Records from a spatial question set
● ● ● ● ●
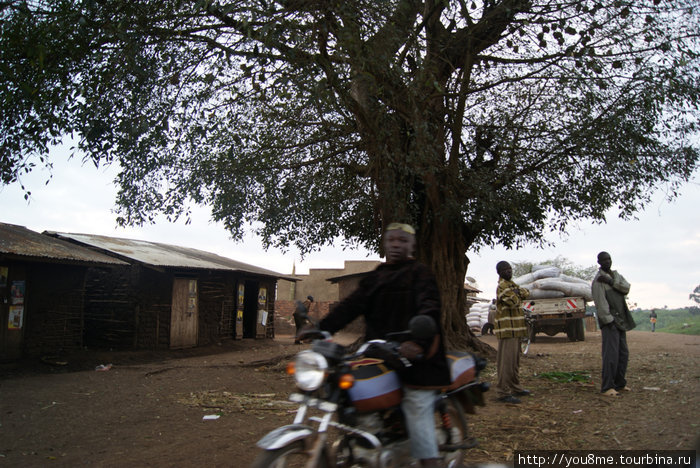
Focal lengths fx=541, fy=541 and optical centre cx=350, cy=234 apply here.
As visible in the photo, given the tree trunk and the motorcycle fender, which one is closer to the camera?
the motorcycle fender

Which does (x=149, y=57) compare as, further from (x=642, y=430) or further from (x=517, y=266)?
(x=517, y=266)

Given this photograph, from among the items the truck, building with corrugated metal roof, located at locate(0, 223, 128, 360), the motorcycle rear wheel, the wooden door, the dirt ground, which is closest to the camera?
the motorcycle rear wheel

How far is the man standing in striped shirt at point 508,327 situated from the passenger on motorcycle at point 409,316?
373cm

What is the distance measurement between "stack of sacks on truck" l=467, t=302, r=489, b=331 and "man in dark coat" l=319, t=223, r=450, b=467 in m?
24.7

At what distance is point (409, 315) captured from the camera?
10.6ft

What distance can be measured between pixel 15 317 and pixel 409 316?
37.6ft

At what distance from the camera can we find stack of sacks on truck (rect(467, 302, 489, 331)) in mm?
27781

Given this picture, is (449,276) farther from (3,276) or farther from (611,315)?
(3,276)

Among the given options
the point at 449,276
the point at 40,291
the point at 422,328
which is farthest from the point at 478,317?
the point at 422,328

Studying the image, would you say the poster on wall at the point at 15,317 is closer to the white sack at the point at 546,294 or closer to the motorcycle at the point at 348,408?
the motorcycle at the point at 348,408

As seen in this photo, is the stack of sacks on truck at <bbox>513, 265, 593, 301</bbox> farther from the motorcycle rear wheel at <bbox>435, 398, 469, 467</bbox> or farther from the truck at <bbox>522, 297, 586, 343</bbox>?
the motorcycle rear wheel at <bbox>435, 398, 469, 467</bbox>

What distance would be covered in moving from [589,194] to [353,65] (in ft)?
22.5

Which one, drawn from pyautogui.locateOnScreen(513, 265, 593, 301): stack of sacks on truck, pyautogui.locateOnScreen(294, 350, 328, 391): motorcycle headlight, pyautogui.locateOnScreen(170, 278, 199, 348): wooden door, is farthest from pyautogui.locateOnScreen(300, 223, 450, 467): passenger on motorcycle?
pyautogui.locateOnScreen(513, 265, 593, 301): stack of sacks on truck

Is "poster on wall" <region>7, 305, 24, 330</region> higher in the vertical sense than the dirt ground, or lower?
● ● ● ● ●
Given instruction — Omit every picture, then repeat the remaining data exactly as it appears above.

Written reply —
Focal lengths fx=541, fy=541 and optical centre cx=350, cy=234 apply here.
As visible in the photo, given the tree trunk and the motorcycle fender, which one is closer to the camera?
the motorcycle fender

Which does (x=149, y=57) compare as, further from (x=642, y=430) or further from (x=517, y=266)?
(x=517, y=266)

Given this photograph, from among the items the truck, building with corrugated metal roof, located at locate(0, 223, 128, 360), the motorcycle rear wheel, the wooden door, the dirt ground, which is closest to the camera?
the motorcycle rear wheel

How far is the man standing in striped shirt at point 508,327 situated from the passenger on motorcycle at point 409,316?
373cm

What is the distance measurement between "stack of sacks on truck" l=467, t=302, r=489, b=331 and "man in dark coat" l=319, t=223, r=450, b=467 in m?
24.7

At what distance is point (409, 315) captured from the camera?
10.6ft

What distance can be measured between pixel 15 317 and pixel 409 316?
37.6ft

At what distance from the camera can we find stack of sacks on truck (rect(467, 302, 489, 331)) in mm?
27781

Given this picture, is (449,276) farther from (3,276) or farther from (611,315)?
(3,276)

Among the given options
the point at 449,276
the point at 40,291
the point at 422,328
which is farthest from the point at 478,317?
the point at 422,328

Studying the image, would you say the poster on wall at the point at 15,317 is closer to the white sack at the point at 546,294 or closer to the motorcycle at the point at 348,408?
the motorcycle at the point at 348,408

As seen in this photo, is the stack of sacks on truck at <bbox>513, 265, 593, 301</bbox> farther from the motorcycle rear wheel at <bbox>435, 398, 469, 467</bbox> or farther from the truck at <bbox>522, 297, 586, 343</bbox>?
the motorcycle rear wheel at <bbox>435, 398, 469, 467</bbox>

What distance would be covered in moving from [589,194] to [353,65] (in ft)?
22.5

Which one, drawn from pyautogui.locateOnScreen(513, 265, 593, 301): stack of sacks on truck, pyautogui.locateOnScreen(294, 350, 328, 391): motorcycle headlight, pyautogui.locateOnScreen(170, 278, 199, 348): wooden door, is farthest from pyautogui.locateOnScreen(300, 223, 450, 467): passenger on motorcycle?
pyautogui.locateOnScreen(513, 265, 593, 301): stack of sacks on truck

Is "poster on wall" <region>7, 305, 24, 330</region> higher in the vertical sense than the dirt ground, or lower?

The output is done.